- Location in Idlib Governorate
- Country: Syria
- Governorate: Idlib
- District: Idlib District

Population (2004)
- • Total: 57,859
- Time zone: UTC+2 (EET)
- • Summer (DST): UTC+3 (EEST)
- Nahya pcod: SY070005

= Maarrat Misrin Subdistrict =

Administrative area in Idlib, Syria

Maarrat Misrin Subdistrict (ناحية معرة مصرين) is a subdistrict (نَاحِيَة) located in Idlib District in Idlib, Syria. The sub-district itself is also referred to as Maaret Tamsrin. According to the Syria Central Bureau of Statistics (CBS), Maarrat Misrin Subdistrict had a population of 57,859 in the 2004 census. The seat of the sub-district is located in the Maarrat Misrin town located south of the nahiya. Significant settlements in the nahiya include Killi, Kafr Aruq, Harbanoush, Maarrat al-Ikhwan, Kaftin, and Kafr Yahmul villages where camp clusters were set up to house internally displaced persons (IDPs) throughout the Syrian Civil War. Additionally, to the east side of the nahiya, 17 large IDP settlements, collectively referred to as of Sheikh Bahr Camps was built, which reportedly came under significant neglect through lack of international aid and natural disasters such as storms and flooding.

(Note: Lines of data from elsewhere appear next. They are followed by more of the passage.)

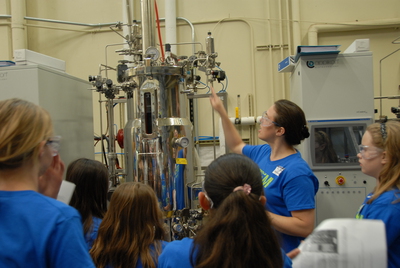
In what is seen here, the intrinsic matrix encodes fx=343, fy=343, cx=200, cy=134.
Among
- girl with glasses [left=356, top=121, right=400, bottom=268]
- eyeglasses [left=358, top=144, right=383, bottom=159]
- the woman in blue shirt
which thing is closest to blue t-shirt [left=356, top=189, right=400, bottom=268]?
girl with glasses [left=356, top=121, right=400, bottom=268]

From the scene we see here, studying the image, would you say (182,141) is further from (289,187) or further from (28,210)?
(28,210)

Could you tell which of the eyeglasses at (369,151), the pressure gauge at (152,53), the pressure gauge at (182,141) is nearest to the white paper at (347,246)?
the eyeglasses at (369,151)

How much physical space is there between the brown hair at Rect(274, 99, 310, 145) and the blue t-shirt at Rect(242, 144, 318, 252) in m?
0.07

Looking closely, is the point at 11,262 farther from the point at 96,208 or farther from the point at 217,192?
the point at 96,208

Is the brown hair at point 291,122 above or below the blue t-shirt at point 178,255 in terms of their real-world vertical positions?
above

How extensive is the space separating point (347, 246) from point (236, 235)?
9.2 inches

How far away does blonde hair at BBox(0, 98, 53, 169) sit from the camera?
0.65 m

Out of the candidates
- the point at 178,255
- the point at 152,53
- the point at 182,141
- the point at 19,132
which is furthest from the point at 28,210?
the point at 152,53

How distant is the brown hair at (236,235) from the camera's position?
0.70 meters

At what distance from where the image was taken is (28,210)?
64 centimetres

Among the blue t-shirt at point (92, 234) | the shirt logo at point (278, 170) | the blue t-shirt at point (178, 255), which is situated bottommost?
the blue t-shirt at point (92, 234)

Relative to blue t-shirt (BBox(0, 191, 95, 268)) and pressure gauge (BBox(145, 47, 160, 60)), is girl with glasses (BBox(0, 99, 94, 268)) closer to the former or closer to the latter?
blue t-shirt (BBox(0, 191, 95, 268))

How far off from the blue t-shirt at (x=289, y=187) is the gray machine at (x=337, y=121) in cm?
100

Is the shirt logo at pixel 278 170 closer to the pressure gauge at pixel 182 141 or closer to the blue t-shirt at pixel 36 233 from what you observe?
the pressure gauge at pixel 182 141
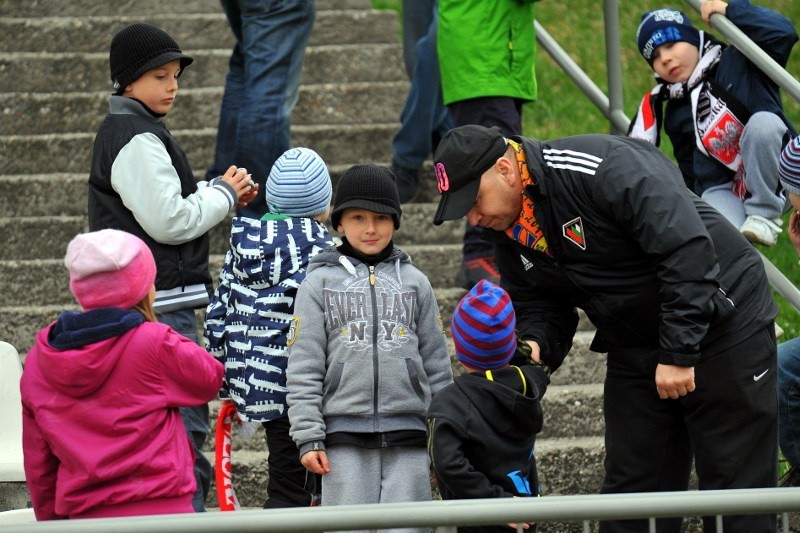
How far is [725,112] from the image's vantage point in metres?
4.66

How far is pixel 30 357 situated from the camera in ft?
10.6

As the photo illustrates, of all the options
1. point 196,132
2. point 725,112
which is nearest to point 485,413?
point 725,112

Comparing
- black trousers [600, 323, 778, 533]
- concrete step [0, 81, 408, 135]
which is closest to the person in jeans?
concrete step [0, 81, 408, 135]

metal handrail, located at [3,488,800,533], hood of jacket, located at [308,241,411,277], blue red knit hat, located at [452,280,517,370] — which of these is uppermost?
hood of jacket, located at [308,241,411,277]

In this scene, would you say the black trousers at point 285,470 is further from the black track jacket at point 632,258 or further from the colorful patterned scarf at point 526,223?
the colorful patterned scarf at point 526,223

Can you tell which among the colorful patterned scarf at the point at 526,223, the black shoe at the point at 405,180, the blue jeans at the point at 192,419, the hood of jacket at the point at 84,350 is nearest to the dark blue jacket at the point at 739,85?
the black shoe at the point at 405,180

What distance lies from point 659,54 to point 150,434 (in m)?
2.67

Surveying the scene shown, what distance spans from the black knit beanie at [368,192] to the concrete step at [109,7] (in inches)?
160

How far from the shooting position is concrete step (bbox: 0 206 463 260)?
5.44 m

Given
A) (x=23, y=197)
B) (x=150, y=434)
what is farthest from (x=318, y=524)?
(x=23, y=197)

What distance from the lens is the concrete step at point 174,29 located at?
6930mm

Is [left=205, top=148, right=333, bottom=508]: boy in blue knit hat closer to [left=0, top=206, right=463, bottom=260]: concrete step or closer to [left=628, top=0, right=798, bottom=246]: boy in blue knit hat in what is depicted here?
[left=0, top=206, right=463, bottom=260]: concrete step

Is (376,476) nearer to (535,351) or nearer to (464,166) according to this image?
(535,351)

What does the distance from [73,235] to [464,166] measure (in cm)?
274
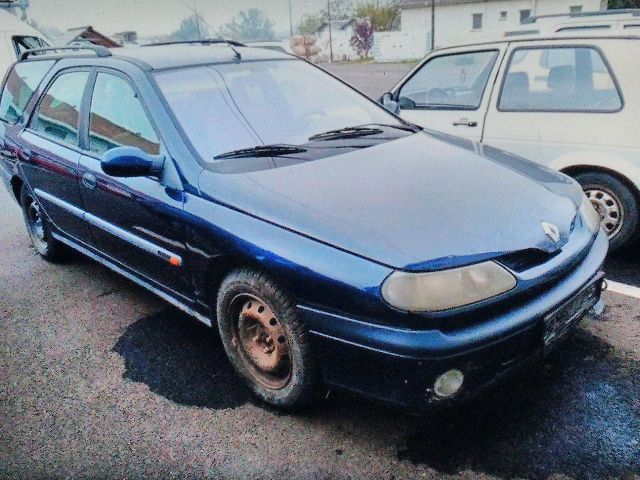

==List of significant settlements==
Latest census data for Syria was collected in 2004. As the nahiya saw major clashes, flight of asylum seekers, settlement of IDPs and relocation of villages, and the ongoing voluntary returns of refugees, the population numbers are likely to be very inaccurate but nevertheless provide a sense of the settlement sizes before the Syrian Civil War.

| English name | Arabic name | Population | English name | Arabic name | Population |
|---|---|---|---|---|---|
| Batenta | باتنته | 1165 | Kaftin | كفتين | 2346 |
| Bhora | بحورى | 1341 | Killi | كللي | 7157 |
| Harbanoush | حرنبوش | 3785 | Maarrat Misrin | معر تمصرين | 17,519 |
| Hazano | حزانو | 2593 | Maarrat al-Ikhwan | معارة الاخوان | 1831 |
| Kafrehmul | الكفر_كفريحمول | 3179 | Murin | مورين | 46 |
| Kafr Jales | كفر جالس | 2770 | Ram Hamdan | رام حمدان | 1774 |
| Kafr Nabi | كفر نبي | 1542 | Taltuneh | تلتونة | 638 |
| Kafriya | كفريا معرتمصرينل | 4404 | Zardana | زردنا_مشهد | 5769 |

==Syrian Civil War==
Between late 2012 and early 2013, as part of broader rebel advances in Idlib Governorate, rebel forces under the umbrella of Free Syrian Army took control of almost the entire nahiya. Throughout the later stages of the war, it remained as one of the inner territories under rebel control, governed by Hay’at Tahrir al-Sham (HTS). Many IDPs from Aleppo Governorate, as well as the southern governorates, were settled into the nahiya throughout the war.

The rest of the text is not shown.